Jerry: ‘Bij de meeste akkerbouwers is inmiddels wel bekend dat de stikstofruimte voor groenbemesters is veranderd vanaf 2024. De extra stikstofruimte op een groenbemester vervalt, maar op deze regel zijn een paar uitzonderingen. Alleen na de teelt van granen, graszaad en koolzaad kunt u nog gebruik maken van extra stikstofruimte’
Deze regel geldt enkel voor niet-vlinderbloemige groenbemesters die:
Jerry: ‘Wanneer een groenbemester tot na de winter moet blijven staan en groen moet blijven, kies je het beste voor een mengsel met een hoog aandeel winterharde soorten. De meeste enkelvoudige groenbemesters zijn niet winterhard, maar de meeste mengsels zijn ook niet 100% winterhard. Daarnaast is de winterhardheid ook afhankelijk van het zaaimoment en de omstandigheden. Het mengsel TerraLife CoolSeason is speciaal ontwikkeld met een hoog aandeel winterharde soorten welke tot 1 maart kunnen blijven staan.’ Kies je voor een winterhard mengsel? Jerry geeft als extra tip: ‘Houdt rekening met het onderwerken in het voorjaar. Winterharde componenten kunnen (met name op de zware gronden) voor uitdagingen zorgen in het voorjaar.’
‘Als je nutriënten wilt vastleggen, bijvoorbeeld stikstof, dan is het belangrijk een mengsel te kiezen met een hoog aandeel vlinderbloemigen,’ zegt Jerry. ‘Met de steeds strenger wordende gebruiksnormen in combinatie met de NV-gebieden kan het zijn dat nutriëntenvastlegging steeds belangrijker wordt. Het mengsel TerraLife N-Fixx 50 bevat veel vlinderbloemigen en kan in potentie tot 80 kg N per ha bevatten. Kruisbloemigen zoals bladrammenas, gele mosterd en Ethiopische mosterd zijn stikstof minnende soorten. Zonder stikstof uit bemesting of zonder een combinatie met vlinderbloemigen kunnen deze zich slecht ontwikkelen en niet het gewenste resultaat geven. Deze soorten zijn wel goed in het opnemen van stikstof die na een teelt is overgebleven. Ze kunnen deze vastleggen in biomassa waardoor het overgedragen kan worden naar een volgende teelt. De mengsels TerraLife SolaRigol TR/BetaSola/VitaMaxx TR bevatten een aandeel kruisbloemigen en kunnen aanwezige stikstof goed opnemen.’

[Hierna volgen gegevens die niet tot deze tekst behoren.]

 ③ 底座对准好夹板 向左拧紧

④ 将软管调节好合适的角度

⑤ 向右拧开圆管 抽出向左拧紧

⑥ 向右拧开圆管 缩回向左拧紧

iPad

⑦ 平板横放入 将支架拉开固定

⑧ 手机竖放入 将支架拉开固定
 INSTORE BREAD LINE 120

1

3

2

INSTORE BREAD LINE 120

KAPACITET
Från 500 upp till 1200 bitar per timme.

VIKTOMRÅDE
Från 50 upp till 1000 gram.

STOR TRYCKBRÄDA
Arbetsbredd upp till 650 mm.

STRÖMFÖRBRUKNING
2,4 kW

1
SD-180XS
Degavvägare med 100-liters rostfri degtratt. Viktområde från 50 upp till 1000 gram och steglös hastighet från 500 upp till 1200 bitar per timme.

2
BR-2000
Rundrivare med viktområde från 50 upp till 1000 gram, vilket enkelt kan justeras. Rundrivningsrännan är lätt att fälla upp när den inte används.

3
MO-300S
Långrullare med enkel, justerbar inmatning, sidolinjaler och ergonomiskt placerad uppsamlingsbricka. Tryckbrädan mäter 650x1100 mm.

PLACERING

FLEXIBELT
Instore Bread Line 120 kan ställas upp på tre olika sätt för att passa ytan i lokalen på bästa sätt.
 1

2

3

Het bodemleven is een complex geheel. Het grootste deel van het bodemleven heeft een positief effect op de bodemgezondheid en op plantengroei. ‘Er zijn echter ook aaltjessoorten die plant parasitair zijn en deze belemmeren dus de groei van het gewas,’ aldus Jerry. ‘Wanneer er problemen zijn met bepaalde aaltjes gaat de voorkeur uit naar groenbemesters die deze niet vermeerderen of zelfs actief verminderen. Een Proud Mary tagetes is dan een uitstekende keuze, en ook een Trident bladrammenas kan parasitaire aaltjes reduceren.’

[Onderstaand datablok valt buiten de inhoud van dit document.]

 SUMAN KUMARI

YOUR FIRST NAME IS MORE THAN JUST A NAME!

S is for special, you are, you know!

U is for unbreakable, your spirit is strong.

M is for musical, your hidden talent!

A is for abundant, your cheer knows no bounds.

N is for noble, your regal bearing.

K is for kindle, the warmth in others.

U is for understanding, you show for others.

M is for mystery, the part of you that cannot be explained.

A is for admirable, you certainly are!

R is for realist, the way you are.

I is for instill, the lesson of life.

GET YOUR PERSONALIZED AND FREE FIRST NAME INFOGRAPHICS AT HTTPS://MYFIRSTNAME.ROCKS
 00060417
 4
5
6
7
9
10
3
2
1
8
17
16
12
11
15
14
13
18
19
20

Jerry zegt: ‘Organische stof is een belangrijk onderdeel voor een gezonde bodem. Organische stof draagt bij aan de beschikbaarheid van nutriënten en water, bodemstructuur en bewerkbaarheid. Groenbemesters dragen bij aan de aanvoer van organische stof (zowel OS als EOS). Effectieve organische stof zorgt voor de opbouw van het organische stofpercentage van de bodem. Normale organische stof heeft vooral invloed op het bodemleven en de overdracht van nutriënten naar de volgende hoofdteelt. Een mix van beide vormen biedt dus een meerwaarde voor de bodem. Speciaal voor dit doel zijn de mengsels TerraLife WarmSeason/SolaRigol TR een goede keuze: ze leveren veel organische stof mits tijdig gezaaid.’
‘De integratie van groenbemesters, onderzaai en rustgewassen in het bouwplan zijn effectieve strategieën om de bodemstructuur te verbeteren,’ aldus Jerry. ‘Deze methoden zorgen voor stabiele bodemaggregaten, betere waterinfiltratie en verhogen de bodemvruchtbaarheid, wat cruciaal is voor de lange termijn-duurzaamheid en productiviteit van landbouwpercelen. De verplichting van onderzaai/uitzaai vanggewas geldt vooral op zand- en lössgronden maar kan ook bij andere grondsoorten een meerwaarde hebben. Daarnaast is dit ook een eco-regeling voor het GLB. Onderzaai wordt tot op heden vaak gedaan met gras/klaver mengsels, ook het mengsel TerraLife SoilProtect is hiervoor geschikt. Wanneer na het hoofdgewas nog een vanggewas gezaaid wordt, behoren veel groenbemesters tot de mogelijkheid. Dat kan een enkelvoudige groenbemester zijn of een mengsel. Voor veel mengsels is dit aan de late kant, echter het mengsel TerraLife CoolSeason kan nog tot laat worden gezaaid.’